» Work to do
Print the listing below word for word, leaving out the pictures.
-- START --
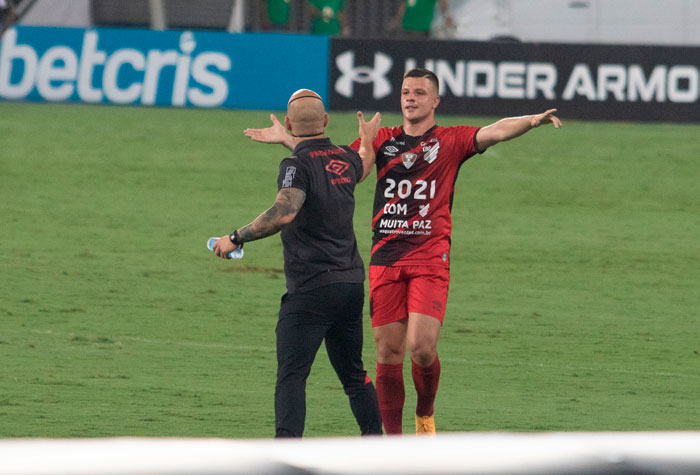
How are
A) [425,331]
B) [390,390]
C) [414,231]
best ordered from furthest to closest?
[414,231]
[390,390]
[425,331]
-- END --
» Task response
How are
A) [425,331]
B) [390,390]
C) [414,231]
best ordered from furthest to closest?
[414,231]
[390,390]
[425,331]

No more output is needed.